§ EXERCISE MATERIAL:
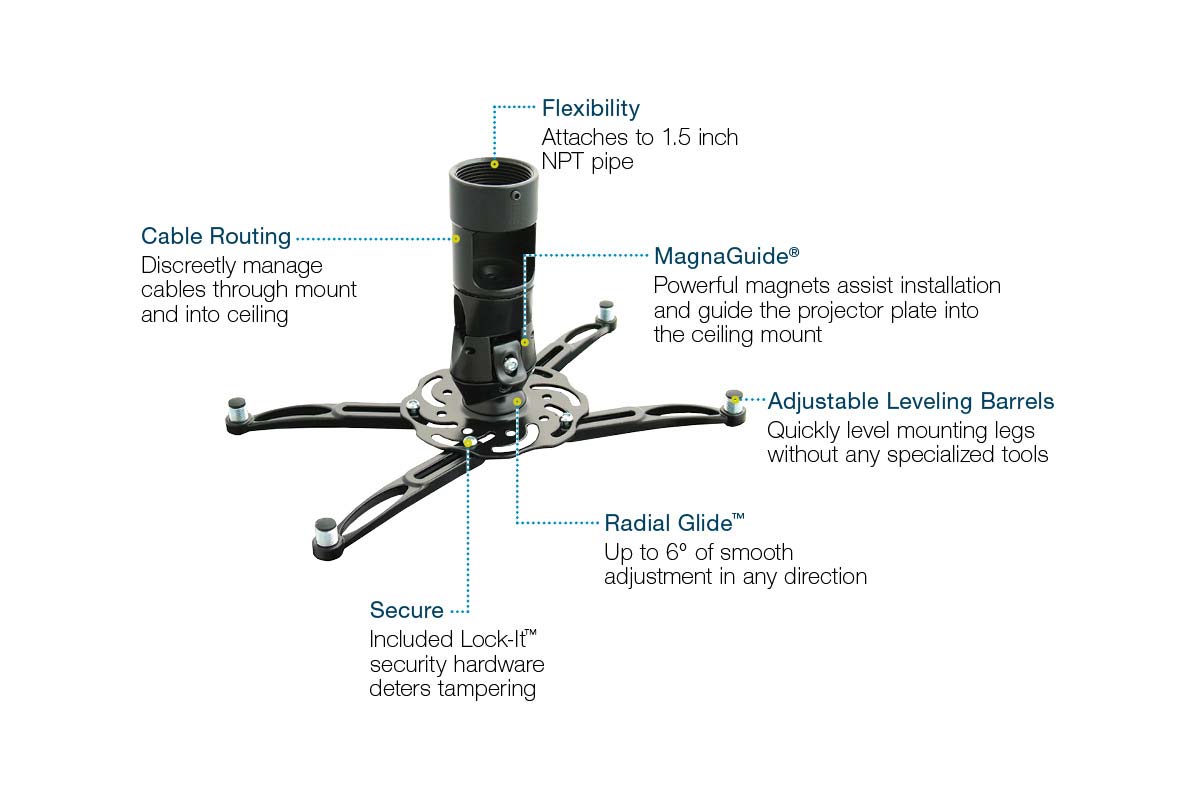 Flexibility
Attaches to 1.5 inch NPT pipe

Cable Routing
Discreetly manage cables through mount and into ceiling

MagnaGuide®
Powerful magnets assist installation and guide the projector plate into the ceiling mount

Adjustable Leveling Barrels
Quickly level mounting legs without any specialized tools

Radial Glide™
Up to 6º of smooth adjustment in any direction

Secure
Included Lock-It™ security hardware deters tampering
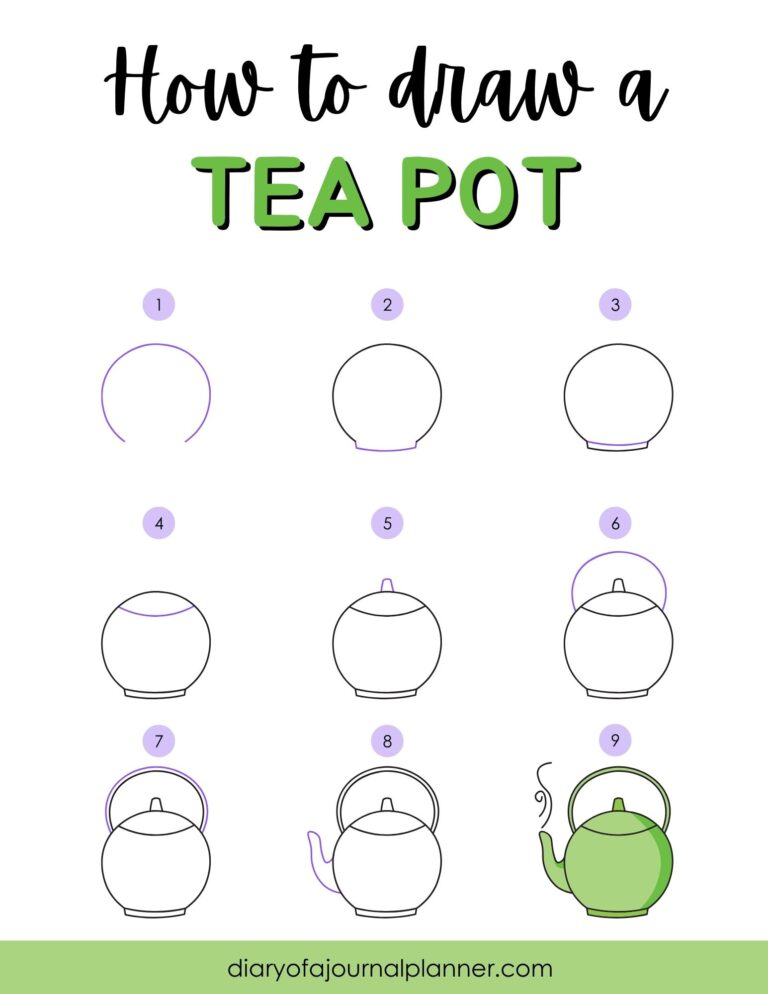 How to draw a
TEA POT

1

2

3

4

5

6

7

8

9

diaryofajournalplanner.com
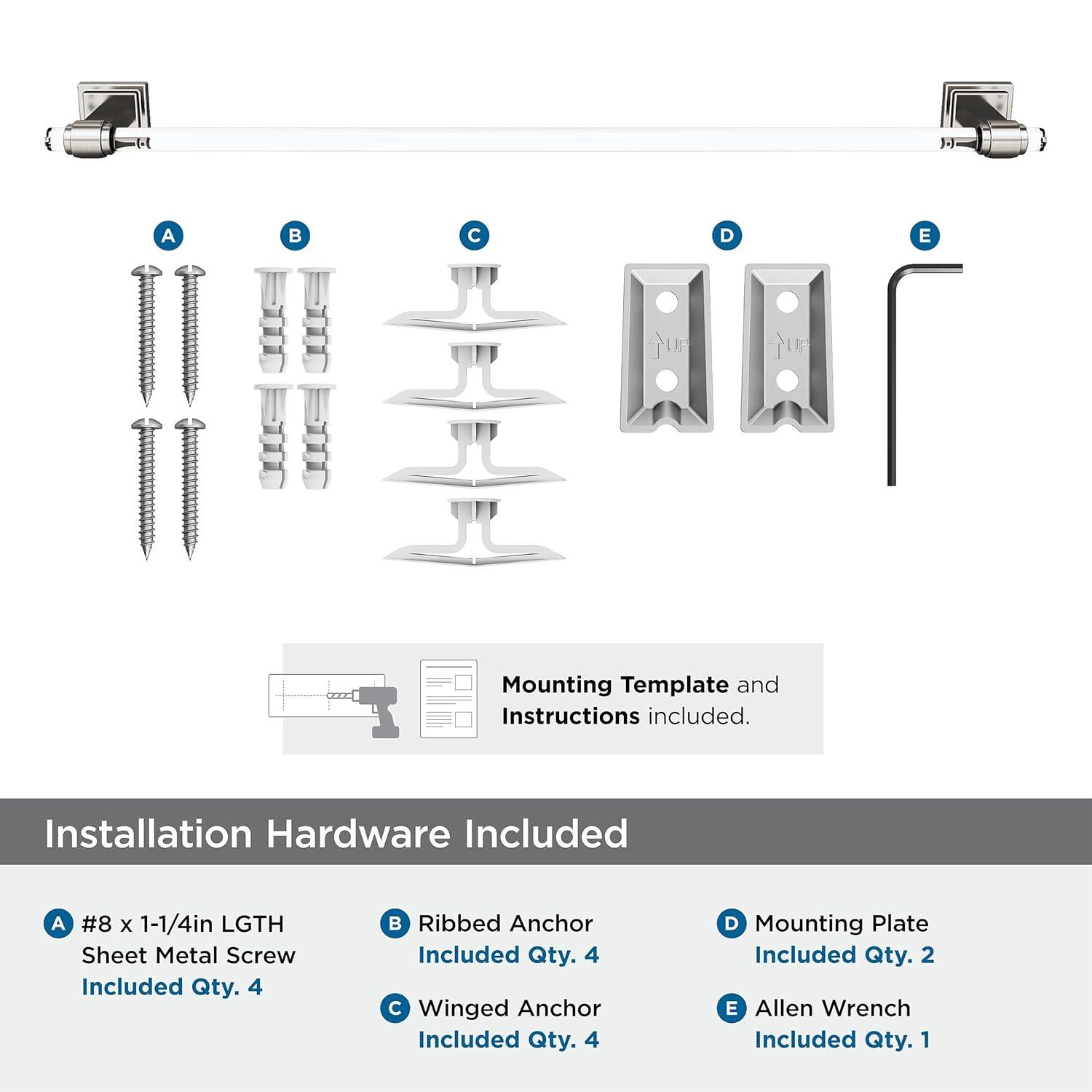 A B C D E

UP UP

Mounting Template and Instructions included.

Installation Hardware Included

A #8 x 1-1/4in LGTH Sheet Metal Screw Included Qty. 4

B Ribbed Anchor Included Qty. 4

C Winged Anchor Included Qty. 4

D Mounting Plate Included Qty. 2

E Allen Wrench Included Qty. 1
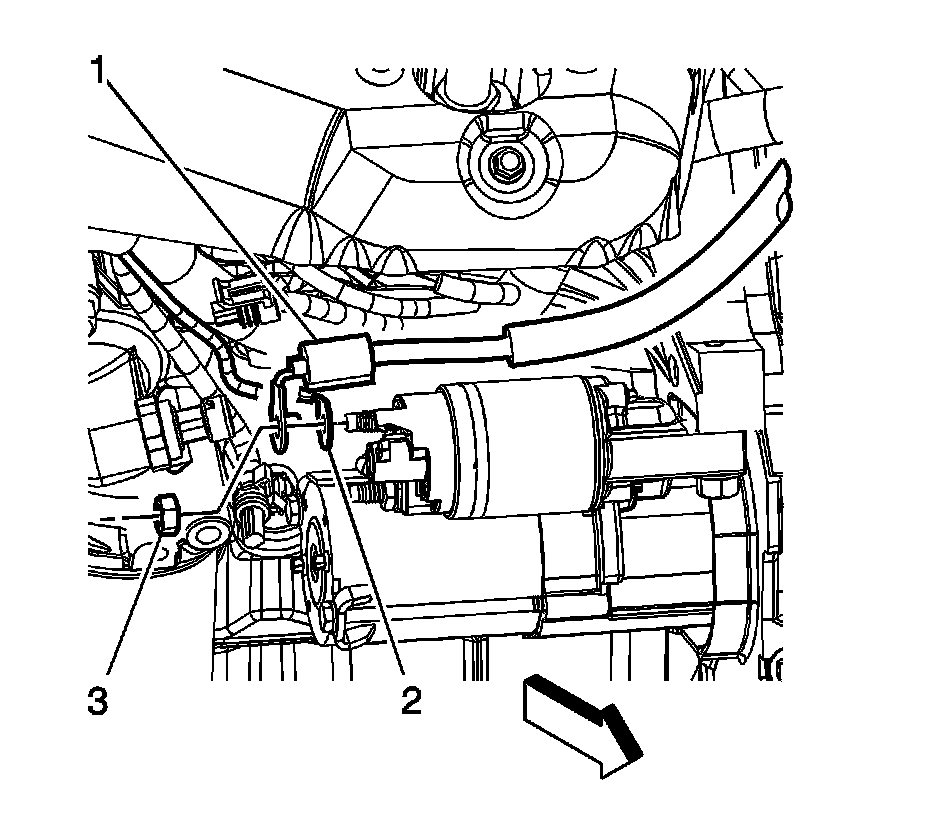 1

3

2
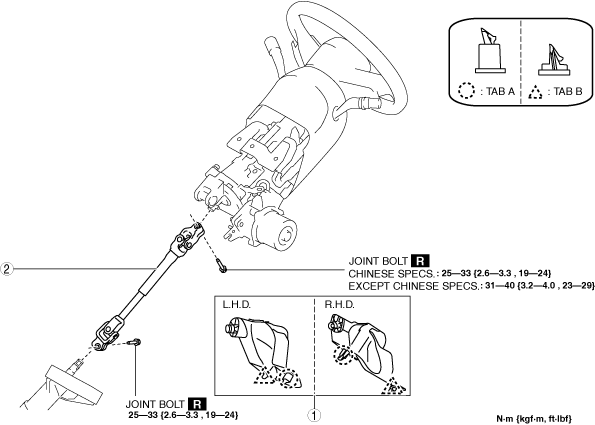 : TAB A
: TAB B

2

JOINT BOLT R
CHINESE SPECS.: 25—33 {2.6—3.3 , 19—24}
EXCEPT CHINESE SPECS.: 31—40 {3.2—4.0 , 23—29}

L.H.D.
R.H.D.

JOINT BOLT R
25—33 {2.6—3.3 , 19—24}

1

N·m {kgf·m, ft·lbf}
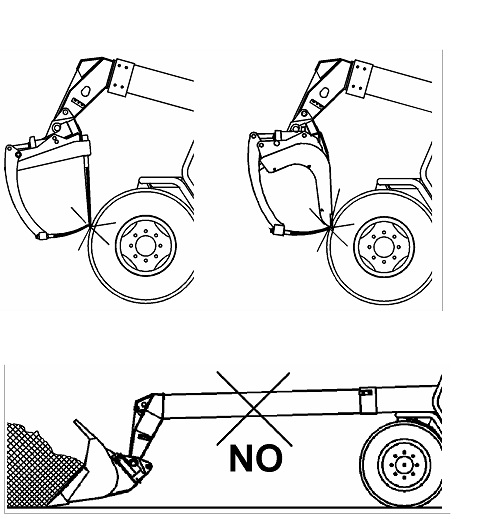 NO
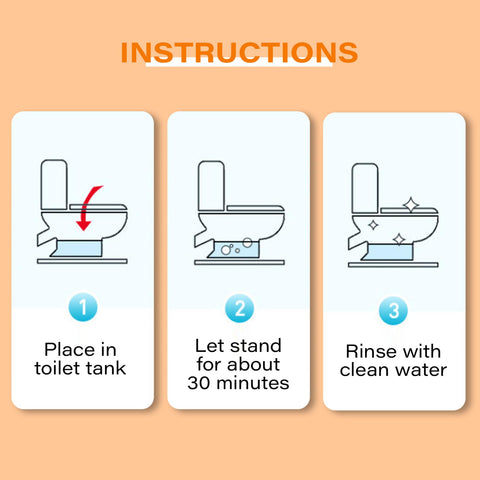 INSTRUCTIONS

1

Place in toilet tank

2

Let stand for about 30 minutes

3

Rinse with clean water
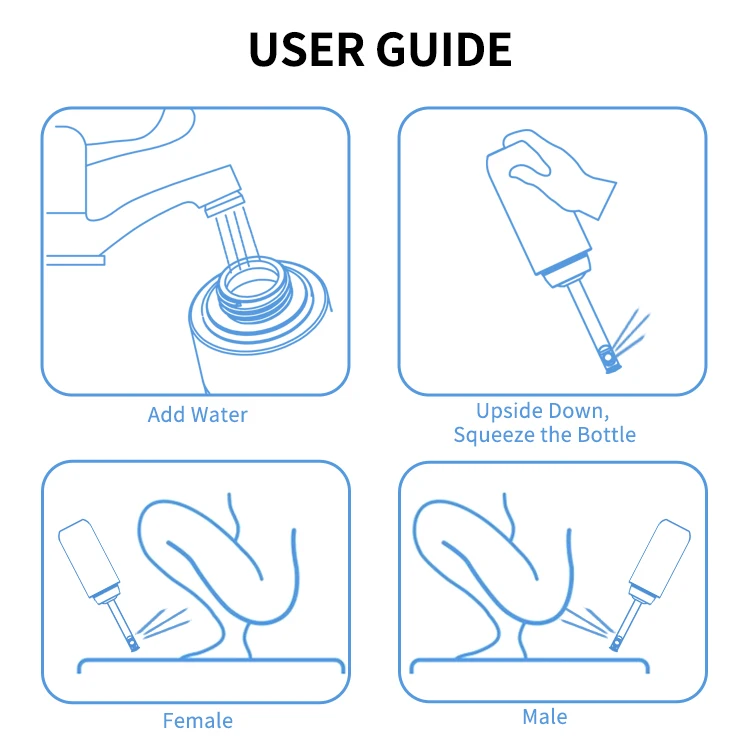 USER GUIDE

Add Water

Upside Down,
Squeeze the Bottle

Female

Male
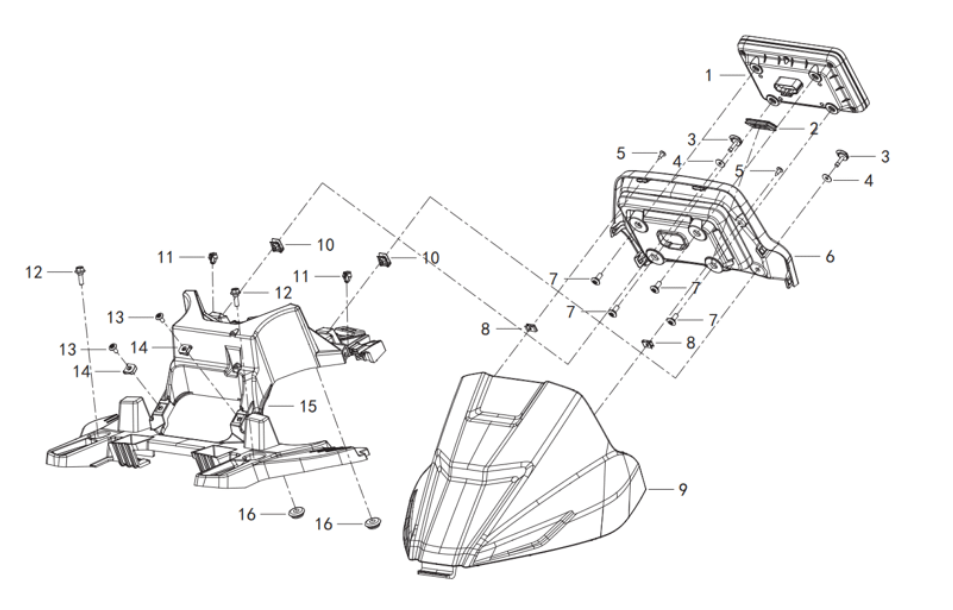 1
2
3
3
4
4
5
5
6
7
7
7
7
8
8
9
10
10
11
11
12
12
13
13
14
14
15
16
16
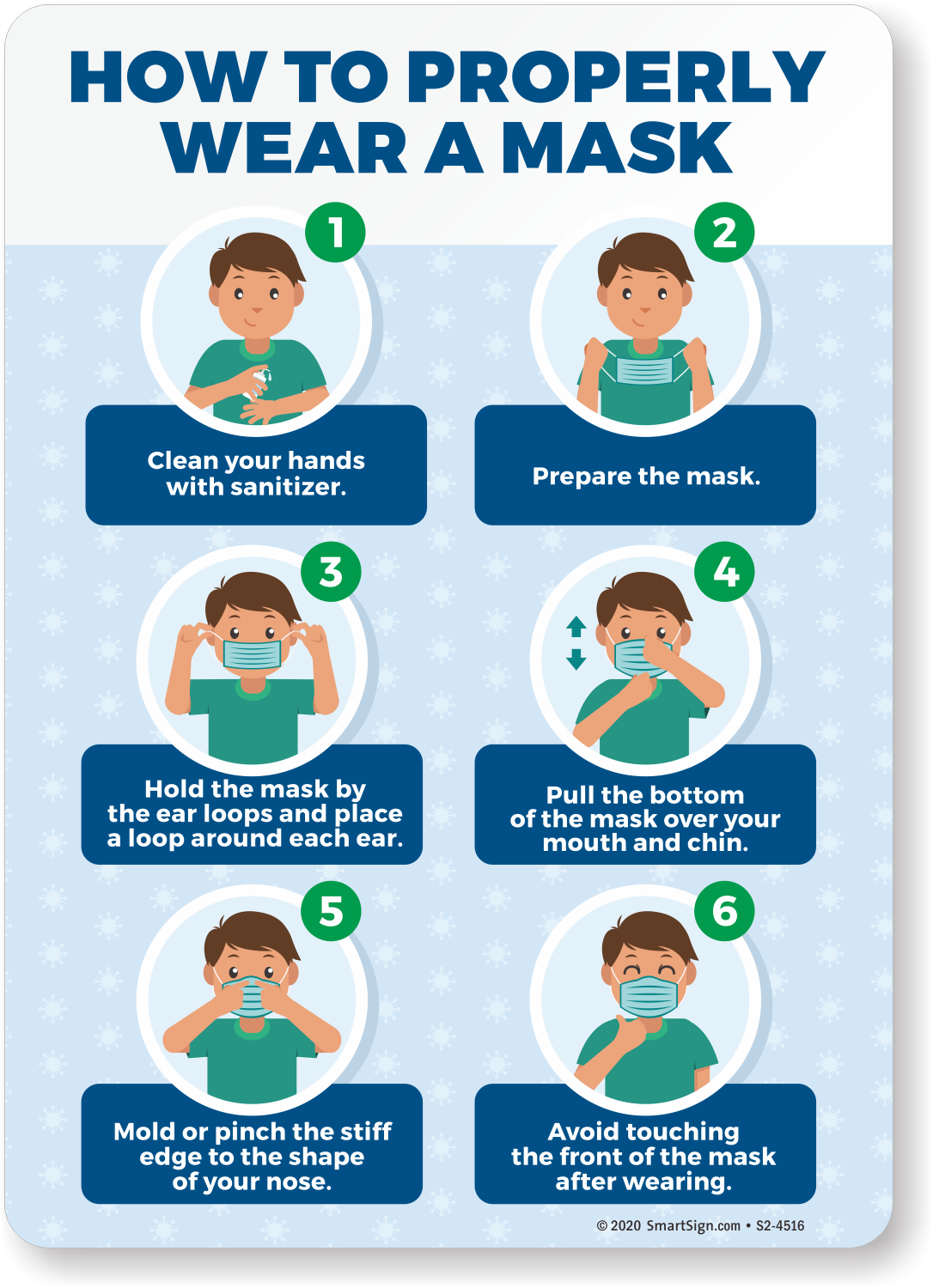 HOW TO PROPERLY WEAR A MASK

1

Clean your hands with sanitizer.

2

Prepare the mask.

3

Hold the mask by the ear loops and place a loop around each ear.

4

Pull the bottom of the mask over your mouth and chin.

5

Mold or pinch the stiff edge to the shape of your nose.

6

Avoid touching the front of the mask after wearing.

© 2020 SmartSign.com • S2-4516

§ WORK ITEM: Copy out every line of the material above that mentions the word "Anchor".

§ ANSWER TO THE EXERCISE:
B Ribbed Anchor Included Qty. 4
C Winged Anchor Included Qty. 4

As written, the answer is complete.